Galeria de manchas e dataset com 100 imagens

  • all the paint splatters reúne todas as manchas de tinta em uma única página e também fornece o código-fonte Perl válido correspondente a cada imagem
  • As imagens que não foram parseadas como programas Perl válidos são identificadas com a indicação vermelha “Not valid
  • Quando vários programas Perl válidos foram reconhecidos sob configurações diferentes de OCR, foi escolhido um único resultado considerado o mais “interessante”
  • tarball of 100 paint-splatter images contém as 100 imagens de manchas de tinta usadas como principal dataset do artigo

Casos adicionais verificados após a submissão

  • Mesmo após o prazo final de submissão à SIGBOVIK, outros programas Perl de manchas de tinta interessantes foram identificados
  • A mancha reconhecida pelo OCR como lerzfijglpFiji-j é avaliada em Perl como o número 0
  • A mancha reconhecida como -*? também é avaliada em Perl como o número 0
  • A imagem reconhecida como ;i;c;;#\\?z{;?;;fn':.; torna-se a string c em Perl
  • A imagem reconhecida como ;E,'__' é avaliada em Perl como a string E__

1 comentários

 
GN⁺ 2024-04-30
Comentários do Hacker News
  • Linguagens concatenativas têm a propriedade de que qualquer sequência de tokens é um programa válido
    Se uma linguagem usa bits individuais como tokens, então toda sequência de bits vira um programa válido.
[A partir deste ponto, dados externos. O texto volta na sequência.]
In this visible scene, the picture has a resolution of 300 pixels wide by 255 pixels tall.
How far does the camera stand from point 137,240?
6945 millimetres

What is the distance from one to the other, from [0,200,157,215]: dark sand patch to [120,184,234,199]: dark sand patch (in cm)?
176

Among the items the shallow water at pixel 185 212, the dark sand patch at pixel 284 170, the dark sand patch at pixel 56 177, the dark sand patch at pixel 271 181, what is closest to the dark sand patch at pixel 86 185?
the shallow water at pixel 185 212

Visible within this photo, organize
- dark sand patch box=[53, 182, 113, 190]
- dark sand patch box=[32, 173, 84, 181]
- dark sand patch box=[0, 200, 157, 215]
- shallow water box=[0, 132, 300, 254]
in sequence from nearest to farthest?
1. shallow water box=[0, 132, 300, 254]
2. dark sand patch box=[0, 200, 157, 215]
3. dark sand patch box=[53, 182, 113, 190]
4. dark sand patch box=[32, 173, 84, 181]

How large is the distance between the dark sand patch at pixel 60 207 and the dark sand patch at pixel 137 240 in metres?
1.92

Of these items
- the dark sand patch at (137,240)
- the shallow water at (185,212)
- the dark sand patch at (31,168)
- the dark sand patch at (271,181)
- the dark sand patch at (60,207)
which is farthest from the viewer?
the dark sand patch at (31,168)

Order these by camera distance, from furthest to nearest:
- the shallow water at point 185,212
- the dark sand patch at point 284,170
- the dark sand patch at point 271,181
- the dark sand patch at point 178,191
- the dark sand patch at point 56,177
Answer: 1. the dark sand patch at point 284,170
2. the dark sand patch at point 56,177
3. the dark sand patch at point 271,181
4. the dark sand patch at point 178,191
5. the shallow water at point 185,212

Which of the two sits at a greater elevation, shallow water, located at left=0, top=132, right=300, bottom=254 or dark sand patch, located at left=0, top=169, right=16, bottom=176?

A zot, de Chris Barker, é uma dessas linguagens
    Inspirado pela zot, defini uma versão concatenativa do Binary Lambda Calculus que compartilha a mesma propriedade
    [1] https://en.wikipedia.org/wiki/Concatenative_programming_lang...
    [2] https://en.wikipedia.org/wiki/Iota_and_Jot#Zot
    [3] https://cstheory.stackexchange.com/questions/32309/concatena...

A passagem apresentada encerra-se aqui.